• Texte sélectionné
= = =

L’endroit qui montre à quel point le réchauffement climatique est vertigineux

Le Vif

Le fjord ne gèle plus complètement en hiver, le front des glaciers côtiers recule de centaines de mètres par an et de nouvelles espèces marines apparaissent: Ny-Ålesund, au coeur de l’Arctique norvégien, est un observatoire privilégié du réchauffement climatique.

Situé sur l’île du Spitzberg, ce village aux bâtiments épars et colorés, entièrement dédié à la recherche, accueille en cette fin juillet quelque 140 personnes: scientifiques européens et asiatiques en mission de quelques semaines, techniciens chargés à l’année du suivi des instruments de mesure et logisticiens (nourriture, chauffage, électricité, etc.).

Le fjord, sur les rives duquel est bâti Ny-Ålesund, « ne gèle plus entièrement depuis 2007 », témoigne Sébastien Barrault, conseiller scientifique de Kings Bay, la société norvégienne chargée de la logistique. « Dans les années 90, on pouvait le traverser en scooter des neiges », se rappelle Jürgen Graeser, technicien à la station de recherche franco-allemande Awipev (Alfred Wegener Institut Paul Emile Victor), qui supervise une cinquantaine d’appareils enregistrant données météo, atmosphériques, chimiques, etc. « La dernière fois qu’on a pu marcher dessus, c’était l’hiver 2003/2004 », se souvient-il. Le Spitzberg, principale île de l’archipel du Svalbard, bénéficie déjà d’un climat relativement clément pour sa latitude (79°), en raison du Gulf stream, un courant marin chaud qui remonte le long de sa façade ouest.

= = =

• Bloc de données
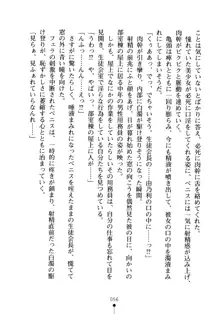 生徒会長のセキ裸ラな秘密, 日本語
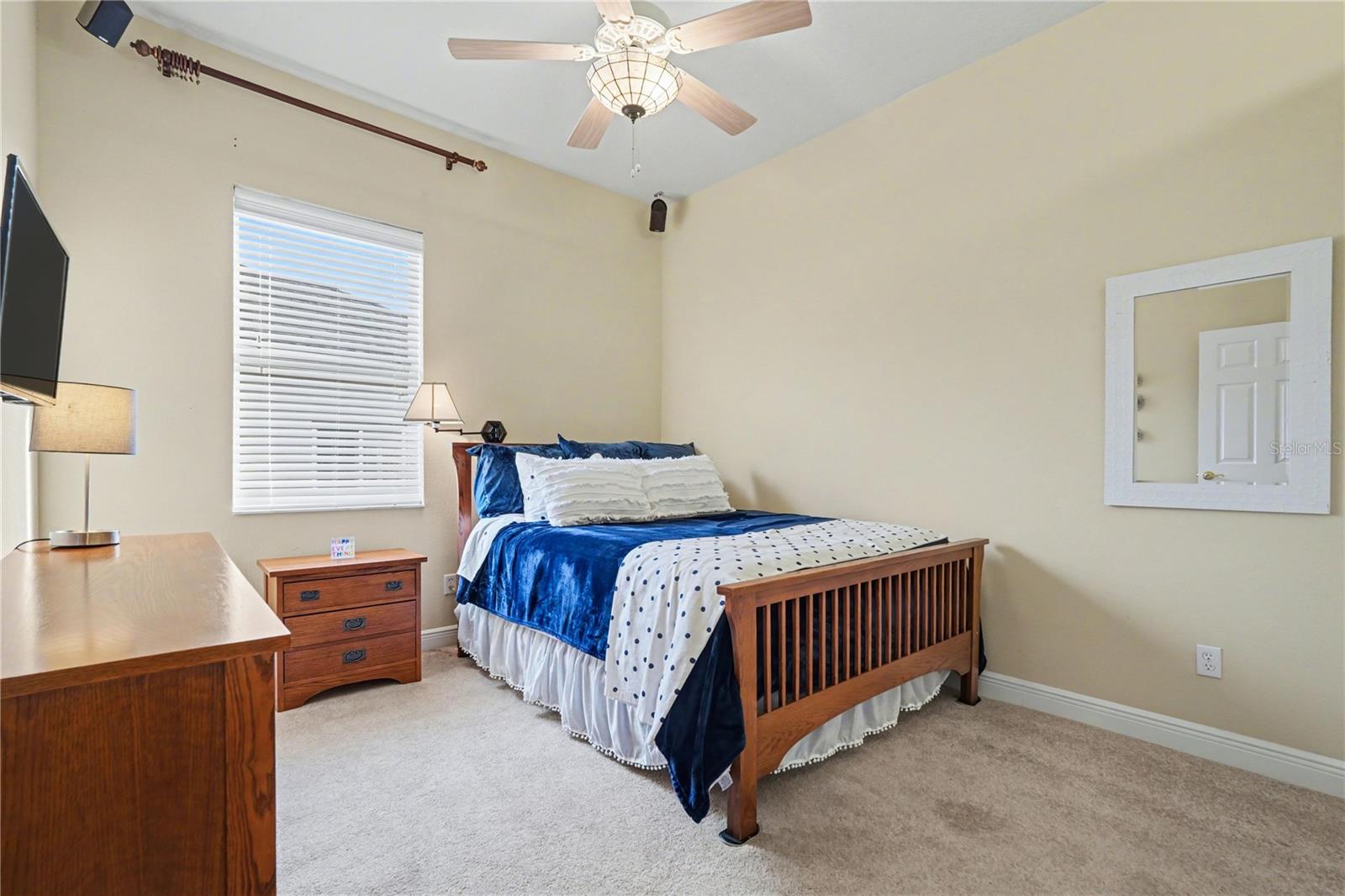 LAKE JOVITA GOLF AND COUNTRY CLUB - Residential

= = =

• Consignes de l’exercice
- 1) Répondez brièvement à ces questions sur l’article consacré à Ny-Ålesund :
(a) Combien de personnes le village accueille-t-il en cette fin juillet ?
(b) Depuis quelle année le fjord ne gèle-t-il plus entièrement ?
(c) Quel courant marin vaut au Spitzberg un climat relativement clément ?
- 2) Les affirmations suivantes s’accordent-elles avec l’article consacré à Ny-Ålesund ? Répondez par oui ou par non en citant les mots décisifs de l’article.
(a) Jürgen Graeser est conseiller scientifique de Kings Bay.
(b) Dans les années 90, il était possible de franchir le fjord en scooter des neiges.
(c) Le Spitzberg est la principale île de l’archipel du Svalbard.
- 3) Rédigez la suite de l’article consacré à Ny-Ålesund, à partir de sa dernière phrase.

• Corrigé de l’exercice
- 1)
(a) Quelque 140 personnes.
(b) Depuis 2007.
(c) Le Gulf stream.

- 2)
(a) Non : « Sébastien Barrault, conseiller scientifique de Kings Bay ».
(b) Oui : « Dans les années 90, on pouvait le traverser en scooter des neiges ».
(c) Oui : « Le Spitzberg, principale île de l’archipel du Svalbard ».

- 3)
Mais au cours des vingt dernières années, cette région a connu un réchauffement phénoménal: entre 1 et 1,2°C par décennie ! A comparer avec les 0,8°C de hausse de la température moyenne du globe depuis l’ère pré-industrielle. L’amplification de l’effet de serre au niveau mondial aurait particulièrement modifié les courants marins et atmosphériques dans cette région située à seulement 1.000 km du pôle Nord. Par ailleurs, la fonte de la banquise et des glaciers, qui réfléchissent davantage le rayonnement solaire, a pour conséquence une plus grande absorption de chaleur par la terre ou l’océan. D’où un thermomètre qui s’emballe et des bouleversements préfigurant ce qui va arriver dans d’autres zones froides. « On voit désormais des espèces qui ne sont pas normalement en Arctique », explique Sébastien Barrault.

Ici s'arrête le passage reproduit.